Kuban’s ideology is diametrically opposite that of Aijo’s:  He is a religious man and believes that he is fighting for Russian Orthodox Christianity:  “I came here to defend the Orthodox faith and Holy Mother Russia, because the anti-Christian movement is in full swing here.”

[While fighting for different and even opposite things, Aijo for socialism and Kuban for Orthodoxy, it has to be said that neither man is deluded in his thinking.  Both of those things — socialism and Eastern Orthodoxy — are truly under attack in the Maidan Ukraine – yalensis comment]

Kuban is so religious that, even in the trenches, he forbids his men to swear.  “It’s a great sin,” he declares.  And at the company HQ he has organized a prayer-room which resembles a chapel.


The next man, Alexei Petrov, a local hailing from the town of Gorlovka, goes by the nickname “Katz” which refers to a fictional character, Izya Katzman, from a Russian sci-fi novel called “The Doomed City“.  I have not read this work myself, but according to the English-language blurb:

The novel is set in a mysterious world where enigmatic Mentors run a sociological experiment. The mentors gathered volunteers from Earth from various places and times: from Germany of the 1940s, the USA of the 1960s, Sweden of the 1970s, etc. The volunteers do not know the goals or conditions of the experiment. In spite of different native languages the people can effortlessly communicate with each other. Most of the people live in the City that is skirted by a swamp on one side and a desert on the other. Apparently, the experiment runs out of control, the City is shaken by a social unrest and an egalitarian system of job rotations is replaced by a dictatorship.

Izya Katman, a minor character in the story, is described thusly:  Taken from Leningrad, USSR.  Born in 1936.  Abducted in 1968.  Profession unknown.  Physical description:  tousled, fat, untidy and also inapproprately cheerful.  Very well read and intelligent.  Constantly cracking sarcastic jokes.  Probably the most sound person of all in the Doomed City.  Conducts experiments, trying to figure out what is going on, sneaks out and reconnoitres to the North, finds some lost inscriptions, etc.
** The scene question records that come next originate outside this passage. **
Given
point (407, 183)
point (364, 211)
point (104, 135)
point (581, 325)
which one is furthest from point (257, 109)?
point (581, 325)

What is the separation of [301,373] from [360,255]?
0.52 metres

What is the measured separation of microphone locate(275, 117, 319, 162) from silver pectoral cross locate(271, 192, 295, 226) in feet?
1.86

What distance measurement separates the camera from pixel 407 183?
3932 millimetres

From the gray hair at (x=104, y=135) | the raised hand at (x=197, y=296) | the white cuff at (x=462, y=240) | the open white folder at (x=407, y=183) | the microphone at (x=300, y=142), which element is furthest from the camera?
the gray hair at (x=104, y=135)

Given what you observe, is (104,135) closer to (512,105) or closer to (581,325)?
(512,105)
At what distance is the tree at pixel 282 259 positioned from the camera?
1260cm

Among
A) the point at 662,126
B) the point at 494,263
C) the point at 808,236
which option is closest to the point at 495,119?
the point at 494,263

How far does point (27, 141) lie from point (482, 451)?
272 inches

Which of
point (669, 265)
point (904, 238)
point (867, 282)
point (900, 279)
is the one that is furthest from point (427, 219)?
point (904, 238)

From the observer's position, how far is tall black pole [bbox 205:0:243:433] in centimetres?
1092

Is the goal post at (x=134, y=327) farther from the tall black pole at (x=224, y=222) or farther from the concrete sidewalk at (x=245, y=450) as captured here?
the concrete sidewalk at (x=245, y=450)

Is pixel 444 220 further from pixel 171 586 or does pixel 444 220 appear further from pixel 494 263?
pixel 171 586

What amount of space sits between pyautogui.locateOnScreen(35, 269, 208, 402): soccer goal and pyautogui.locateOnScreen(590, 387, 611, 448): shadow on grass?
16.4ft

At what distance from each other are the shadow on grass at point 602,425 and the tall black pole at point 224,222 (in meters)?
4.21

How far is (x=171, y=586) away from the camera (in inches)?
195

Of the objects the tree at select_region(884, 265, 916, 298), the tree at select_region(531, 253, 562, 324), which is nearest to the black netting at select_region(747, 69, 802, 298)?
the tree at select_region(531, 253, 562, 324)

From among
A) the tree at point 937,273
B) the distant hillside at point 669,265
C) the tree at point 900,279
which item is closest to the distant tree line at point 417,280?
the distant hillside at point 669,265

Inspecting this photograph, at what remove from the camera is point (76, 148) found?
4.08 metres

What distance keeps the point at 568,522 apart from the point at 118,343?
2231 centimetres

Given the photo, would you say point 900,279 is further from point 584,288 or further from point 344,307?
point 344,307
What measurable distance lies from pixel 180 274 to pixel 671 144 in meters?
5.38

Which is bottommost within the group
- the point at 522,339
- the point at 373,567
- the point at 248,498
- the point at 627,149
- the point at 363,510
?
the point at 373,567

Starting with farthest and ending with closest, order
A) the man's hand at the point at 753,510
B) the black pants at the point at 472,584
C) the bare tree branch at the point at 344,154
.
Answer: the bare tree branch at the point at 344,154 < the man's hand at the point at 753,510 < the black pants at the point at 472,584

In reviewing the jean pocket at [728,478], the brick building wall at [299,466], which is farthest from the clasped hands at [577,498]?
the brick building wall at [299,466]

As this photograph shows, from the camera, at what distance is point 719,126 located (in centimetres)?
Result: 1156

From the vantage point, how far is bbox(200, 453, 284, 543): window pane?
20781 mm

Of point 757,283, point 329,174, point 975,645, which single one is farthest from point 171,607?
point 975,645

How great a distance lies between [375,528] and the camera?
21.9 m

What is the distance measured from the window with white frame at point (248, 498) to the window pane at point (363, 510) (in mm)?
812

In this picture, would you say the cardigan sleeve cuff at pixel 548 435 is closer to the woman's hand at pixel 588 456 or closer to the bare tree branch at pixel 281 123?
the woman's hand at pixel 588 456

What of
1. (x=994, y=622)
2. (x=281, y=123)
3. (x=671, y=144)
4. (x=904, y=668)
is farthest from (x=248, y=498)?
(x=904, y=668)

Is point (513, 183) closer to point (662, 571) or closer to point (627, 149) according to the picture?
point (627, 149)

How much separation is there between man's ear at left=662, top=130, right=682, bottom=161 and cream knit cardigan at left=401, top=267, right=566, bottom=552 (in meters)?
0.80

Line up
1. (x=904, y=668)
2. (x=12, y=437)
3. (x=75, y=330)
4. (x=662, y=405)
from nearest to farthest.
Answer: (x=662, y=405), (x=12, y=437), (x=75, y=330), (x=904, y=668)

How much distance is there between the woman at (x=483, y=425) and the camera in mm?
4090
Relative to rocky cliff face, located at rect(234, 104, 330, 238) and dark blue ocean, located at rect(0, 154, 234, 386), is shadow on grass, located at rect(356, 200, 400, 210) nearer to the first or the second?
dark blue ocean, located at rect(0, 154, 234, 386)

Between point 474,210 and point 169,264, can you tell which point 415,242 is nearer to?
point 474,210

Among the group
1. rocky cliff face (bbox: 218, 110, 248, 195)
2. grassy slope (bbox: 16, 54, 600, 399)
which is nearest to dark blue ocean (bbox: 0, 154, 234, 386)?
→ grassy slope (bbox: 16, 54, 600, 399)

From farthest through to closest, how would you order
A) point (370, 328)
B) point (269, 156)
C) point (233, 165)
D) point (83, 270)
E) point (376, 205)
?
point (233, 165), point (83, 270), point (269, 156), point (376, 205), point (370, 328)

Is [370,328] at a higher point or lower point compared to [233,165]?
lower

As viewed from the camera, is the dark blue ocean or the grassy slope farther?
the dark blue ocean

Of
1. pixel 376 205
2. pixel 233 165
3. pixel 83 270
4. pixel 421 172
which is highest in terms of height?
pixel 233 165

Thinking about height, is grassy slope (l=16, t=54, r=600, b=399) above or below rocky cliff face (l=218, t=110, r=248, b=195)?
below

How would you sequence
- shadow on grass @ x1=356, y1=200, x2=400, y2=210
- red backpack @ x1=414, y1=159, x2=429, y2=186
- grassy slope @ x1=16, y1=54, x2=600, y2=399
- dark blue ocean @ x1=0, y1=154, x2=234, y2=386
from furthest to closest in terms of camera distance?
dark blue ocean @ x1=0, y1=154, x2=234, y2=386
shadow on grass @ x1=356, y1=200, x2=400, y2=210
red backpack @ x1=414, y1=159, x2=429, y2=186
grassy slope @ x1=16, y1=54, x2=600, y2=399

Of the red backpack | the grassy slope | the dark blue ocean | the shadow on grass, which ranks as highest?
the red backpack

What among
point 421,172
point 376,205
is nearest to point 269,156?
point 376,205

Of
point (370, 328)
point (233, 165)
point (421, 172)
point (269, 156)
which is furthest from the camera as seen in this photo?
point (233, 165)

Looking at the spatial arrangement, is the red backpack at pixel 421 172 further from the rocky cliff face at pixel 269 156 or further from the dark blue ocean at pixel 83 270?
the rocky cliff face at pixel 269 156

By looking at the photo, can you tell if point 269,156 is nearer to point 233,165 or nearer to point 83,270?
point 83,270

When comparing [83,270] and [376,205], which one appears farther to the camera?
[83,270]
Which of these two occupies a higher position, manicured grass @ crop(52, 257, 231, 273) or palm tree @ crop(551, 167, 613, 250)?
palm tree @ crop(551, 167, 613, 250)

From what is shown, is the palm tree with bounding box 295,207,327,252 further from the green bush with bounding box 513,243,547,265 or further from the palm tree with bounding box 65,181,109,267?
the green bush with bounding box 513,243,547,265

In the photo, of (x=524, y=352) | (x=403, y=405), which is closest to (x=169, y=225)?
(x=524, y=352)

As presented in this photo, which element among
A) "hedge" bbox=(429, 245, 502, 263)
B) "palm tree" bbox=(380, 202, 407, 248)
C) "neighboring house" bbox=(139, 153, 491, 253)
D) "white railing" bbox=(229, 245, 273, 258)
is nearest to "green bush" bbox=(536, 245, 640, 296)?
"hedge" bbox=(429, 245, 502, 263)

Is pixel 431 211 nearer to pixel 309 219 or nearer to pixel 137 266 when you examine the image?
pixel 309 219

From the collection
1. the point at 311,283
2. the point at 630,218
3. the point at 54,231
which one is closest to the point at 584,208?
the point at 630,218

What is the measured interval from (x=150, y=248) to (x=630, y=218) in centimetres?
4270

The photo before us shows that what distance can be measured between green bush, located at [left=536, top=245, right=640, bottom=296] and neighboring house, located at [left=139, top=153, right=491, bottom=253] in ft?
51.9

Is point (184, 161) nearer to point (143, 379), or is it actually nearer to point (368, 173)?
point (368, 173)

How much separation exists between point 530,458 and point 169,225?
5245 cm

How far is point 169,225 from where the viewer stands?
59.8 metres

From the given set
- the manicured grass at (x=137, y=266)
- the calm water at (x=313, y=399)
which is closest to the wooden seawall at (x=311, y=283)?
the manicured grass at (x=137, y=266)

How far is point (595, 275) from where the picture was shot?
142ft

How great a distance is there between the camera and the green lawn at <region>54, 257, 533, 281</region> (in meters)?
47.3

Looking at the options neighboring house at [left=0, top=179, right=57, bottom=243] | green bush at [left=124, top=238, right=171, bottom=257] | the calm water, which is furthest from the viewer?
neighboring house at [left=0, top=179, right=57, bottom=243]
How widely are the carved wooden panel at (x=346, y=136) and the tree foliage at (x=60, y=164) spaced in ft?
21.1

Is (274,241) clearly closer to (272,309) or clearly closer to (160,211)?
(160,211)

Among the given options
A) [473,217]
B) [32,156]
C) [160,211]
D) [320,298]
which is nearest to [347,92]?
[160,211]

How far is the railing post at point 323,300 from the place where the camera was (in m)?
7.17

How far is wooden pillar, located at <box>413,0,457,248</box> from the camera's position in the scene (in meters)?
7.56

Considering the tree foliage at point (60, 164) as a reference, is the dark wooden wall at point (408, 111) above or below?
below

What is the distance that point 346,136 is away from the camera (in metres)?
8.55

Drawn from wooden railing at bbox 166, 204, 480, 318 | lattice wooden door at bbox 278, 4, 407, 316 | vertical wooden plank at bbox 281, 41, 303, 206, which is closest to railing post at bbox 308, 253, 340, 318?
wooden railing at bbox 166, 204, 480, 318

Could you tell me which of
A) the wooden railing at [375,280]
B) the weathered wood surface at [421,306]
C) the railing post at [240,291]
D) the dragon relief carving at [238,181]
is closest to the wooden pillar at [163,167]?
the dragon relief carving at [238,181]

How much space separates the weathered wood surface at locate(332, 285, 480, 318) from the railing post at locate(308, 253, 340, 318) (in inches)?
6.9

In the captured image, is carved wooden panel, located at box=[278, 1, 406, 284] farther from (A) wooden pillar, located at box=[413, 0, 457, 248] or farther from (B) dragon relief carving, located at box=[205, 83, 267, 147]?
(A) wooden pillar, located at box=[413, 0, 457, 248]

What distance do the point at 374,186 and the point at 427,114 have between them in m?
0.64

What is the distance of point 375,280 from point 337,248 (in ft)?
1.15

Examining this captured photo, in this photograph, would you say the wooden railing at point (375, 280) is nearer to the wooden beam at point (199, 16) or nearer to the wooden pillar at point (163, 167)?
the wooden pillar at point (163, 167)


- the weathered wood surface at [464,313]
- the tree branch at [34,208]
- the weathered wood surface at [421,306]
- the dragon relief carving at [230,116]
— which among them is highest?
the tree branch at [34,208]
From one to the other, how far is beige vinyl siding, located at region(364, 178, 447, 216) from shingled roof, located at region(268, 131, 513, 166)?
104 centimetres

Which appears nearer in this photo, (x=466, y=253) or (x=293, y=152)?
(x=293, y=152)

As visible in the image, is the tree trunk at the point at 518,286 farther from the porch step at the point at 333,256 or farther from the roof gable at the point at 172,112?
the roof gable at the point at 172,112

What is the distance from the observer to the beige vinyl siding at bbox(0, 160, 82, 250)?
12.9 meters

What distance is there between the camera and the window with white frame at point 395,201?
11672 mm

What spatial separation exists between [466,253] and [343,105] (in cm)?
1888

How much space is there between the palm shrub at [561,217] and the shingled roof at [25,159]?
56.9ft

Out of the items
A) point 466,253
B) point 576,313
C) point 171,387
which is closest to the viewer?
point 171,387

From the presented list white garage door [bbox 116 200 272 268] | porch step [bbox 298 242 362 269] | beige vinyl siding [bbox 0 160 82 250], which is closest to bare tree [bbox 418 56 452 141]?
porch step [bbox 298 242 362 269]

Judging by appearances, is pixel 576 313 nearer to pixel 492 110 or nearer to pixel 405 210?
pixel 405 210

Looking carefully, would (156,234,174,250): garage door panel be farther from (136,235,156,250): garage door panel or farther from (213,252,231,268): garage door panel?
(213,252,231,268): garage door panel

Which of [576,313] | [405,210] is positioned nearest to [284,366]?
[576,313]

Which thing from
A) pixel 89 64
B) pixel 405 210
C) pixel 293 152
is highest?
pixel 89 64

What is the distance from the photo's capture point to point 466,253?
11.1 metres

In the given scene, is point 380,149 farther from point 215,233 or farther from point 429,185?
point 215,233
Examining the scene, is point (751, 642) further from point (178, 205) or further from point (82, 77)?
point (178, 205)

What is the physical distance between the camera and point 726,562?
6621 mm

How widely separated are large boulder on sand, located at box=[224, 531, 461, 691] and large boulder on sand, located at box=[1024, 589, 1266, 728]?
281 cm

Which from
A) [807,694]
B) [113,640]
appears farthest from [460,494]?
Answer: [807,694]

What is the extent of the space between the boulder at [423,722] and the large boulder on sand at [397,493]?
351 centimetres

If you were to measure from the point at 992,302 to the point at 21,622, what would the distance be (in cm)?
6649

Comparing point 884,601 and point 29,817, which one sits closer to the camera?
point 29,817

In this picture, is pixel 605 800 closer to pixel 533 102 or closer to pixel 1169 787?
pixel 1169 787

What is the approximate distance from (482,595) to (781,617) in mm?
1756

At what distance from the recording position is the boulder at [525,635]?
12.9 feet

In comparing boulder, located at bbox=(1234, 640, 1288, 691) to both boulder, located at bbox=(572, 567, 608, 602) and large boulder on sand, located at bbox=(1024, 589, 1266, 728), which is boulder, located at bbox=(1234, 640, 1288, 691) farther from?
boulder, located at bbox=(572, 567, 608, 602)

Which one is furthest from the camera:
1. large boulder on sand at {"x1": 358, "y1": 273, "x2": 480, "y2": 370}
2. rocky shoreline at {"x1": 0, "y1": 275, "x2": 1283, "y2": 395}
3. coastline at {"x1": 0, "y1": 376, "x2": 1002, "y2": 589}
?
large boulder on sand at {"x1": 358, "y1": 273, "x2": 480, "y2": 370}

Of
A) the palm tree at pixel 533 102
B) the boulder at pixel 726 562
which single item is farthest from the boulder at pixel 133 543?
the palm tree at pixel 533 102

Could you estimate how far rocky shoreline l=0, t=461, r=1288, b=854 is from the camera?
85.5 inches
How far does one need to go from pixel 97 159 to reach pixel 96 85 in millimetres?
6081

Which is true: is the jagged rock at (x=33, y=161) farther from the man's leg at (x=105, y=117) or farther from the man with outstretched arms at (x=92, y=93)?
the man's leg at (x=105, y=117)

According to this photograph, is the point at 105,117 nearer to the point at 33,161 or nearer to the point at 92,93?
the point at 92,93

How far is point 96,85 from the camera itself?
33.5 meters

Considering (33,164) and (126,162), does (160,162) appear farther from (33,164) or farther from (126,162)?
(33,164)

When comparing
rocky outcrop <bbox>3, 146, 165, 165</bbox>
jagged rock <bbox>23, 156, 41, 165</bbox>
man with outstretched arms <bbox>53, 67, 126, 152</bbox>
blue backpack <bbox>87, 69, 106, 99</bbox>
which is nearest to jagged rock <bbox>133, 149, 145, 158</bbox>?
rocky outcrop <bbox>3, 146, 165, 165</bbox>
Our own Katz, Alexei Petrov, who used to be a journalist himself, tells the reporter that he is not fighting so much for the DPR army, but on the other hand, he knows exactly what he is fighting against:  Fascism, Neo-Nazism and Ukrainian Nationalism.

“I especially researched the issue of Neo-Nazism in the Ukraine.  The Yanukovych government played footsie with the Nazis from “Svoboda” Party, with Tyagnibok, they wanted to bring them to heel, turn them into a convenient sparring partner for the elections.  But they got it back in spades.”

The inevitable conclusion:  Never play footsie with Nazis.

The Final Word

Now that we have met some of the men serving under Prilepin, their Commander himself gets the final word on his variegated and multi-cultural crew:

“People are different, but very few are interested in a specific ideology.  There is just an intuitive, irrational sense of one’s own truth.  That’s what it is all about.

“You have visited with us today in the trenches, on the front lines.  As you no doubt noticed, the men are worried about their meals, about getting cigarettes.  They worry about their ammunition supplies and how we are going to move forward.

“Is this really the right time to argue about Lenin and Stalin?  In Russia everyone is upset about Nikolai II and Mathilda.  In Russia people think that if we can’t save Nikolai II or Lenin’s Mausoleum, then the world will come to an end.  But here on the front lines we have other things to think about.”